The youngest competitor at this year's Fieldays innovation centre is hoping investors will get on board with his invention that stops birds contaminating water supplies in tanks.
Twelve-year-old Brad Martin came up with his bird stop idea while living on a dairy farm his dad, Steve, worked on near Whangarei last year.
The farm had problems with birds getting into the water supply through the overflow pipe.
"It's important because bird crap carries over 60 different types of diseases," Brad said.
His answer to the problem? "It was pretty easy, I just used a ballcock, sinker and string."
Brad's invention, which won him the 2012 Central Northland Science Fair's top prize, is now up against a raft of other innovations that include remote-controlled drones that monitor farms, effluent separators and devices that send text messages to mobile phones when trough water supplies run low.
The Matarau Primary School student said he had sold a small number of bird stops to friends for $35 but was hoping an investor would help him with the patenting process.
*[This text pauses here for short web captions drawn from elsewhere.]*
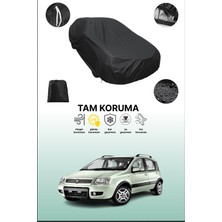 Dokaca Siyah Fiat Panda 2011 - 2021 Uyumlu Araba Brandası, Koruyucu Örtü, Oto Branda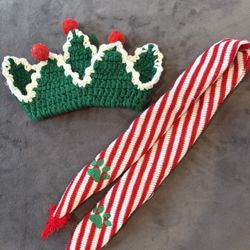 Dog S/M Hat & Scarf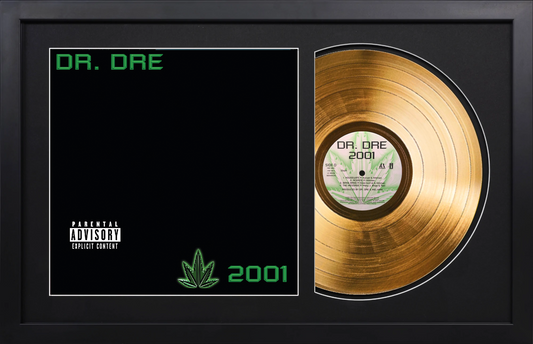 Dr. Dre 2001 Gold LP Record wall art - Gold Record Outlet Album and Disc  Collectible Memorabilia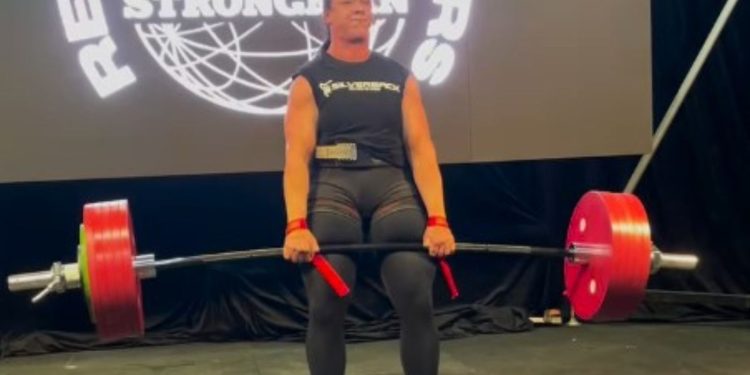 Claire Myler Masters Deadlift World Record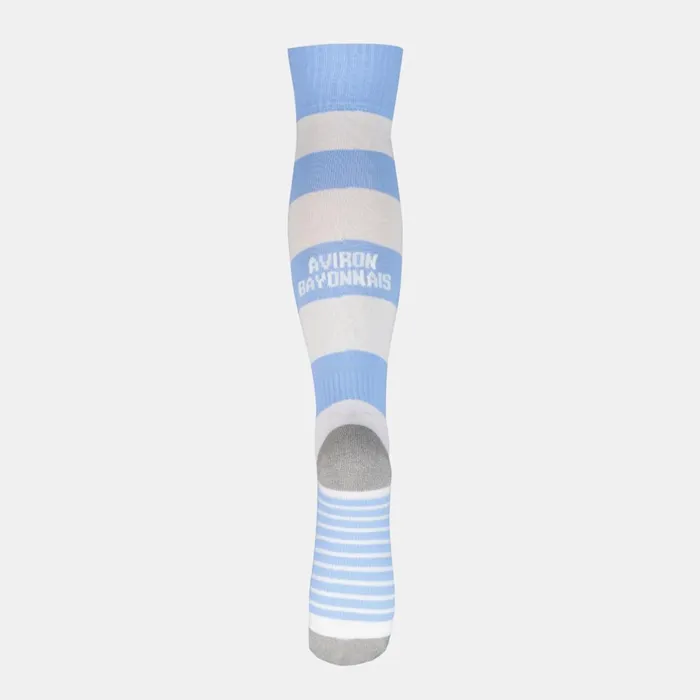 Men Le Coq Sportif Socks Aviron Bayonnais 8211 Match Outfit Socks De Sport New Optical Whitefly Blue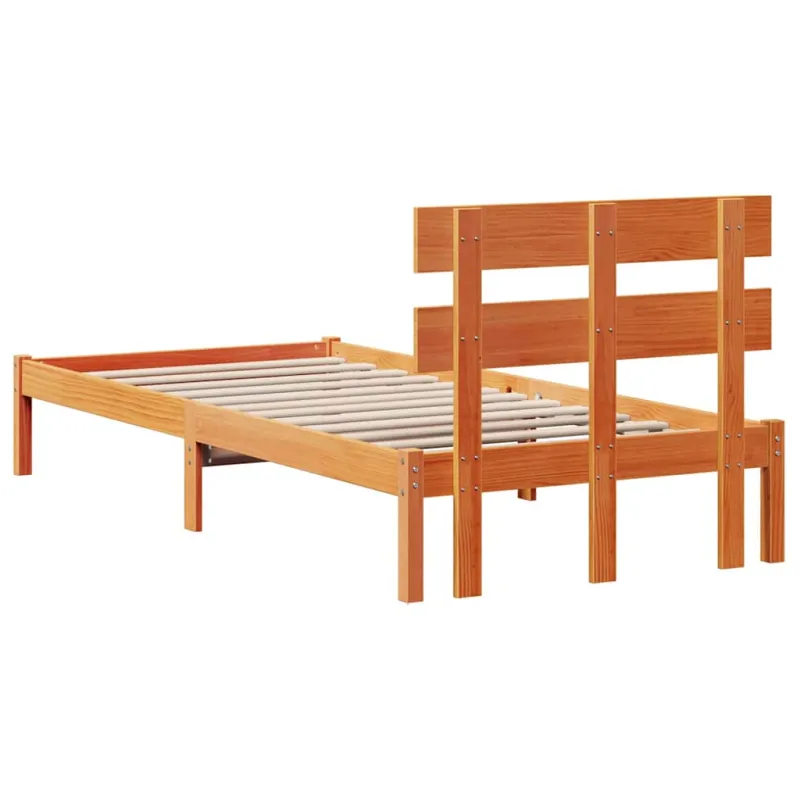Lovos rėmas Ruda 80 x 200 cm Pušies medienos masyvas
For now he has no plans to get into science when he leaves school. "I want to be a farmer, dairy probably," he said.
Also vying for the top prize is 13-year-old Ayla Hutchinson of Inglewood High School, who designed a kindling cracker after her mum nearly chopped off a finger while cutting wood. The apparatus is a splitter head welded onto a metal plate. A piece of wood is placed on the splitter before being hit with a mallet to produce kindling.
Ayla has more than 80 orders for her invention. At $80 each that's $6400. "Not bad for a day's work," she said.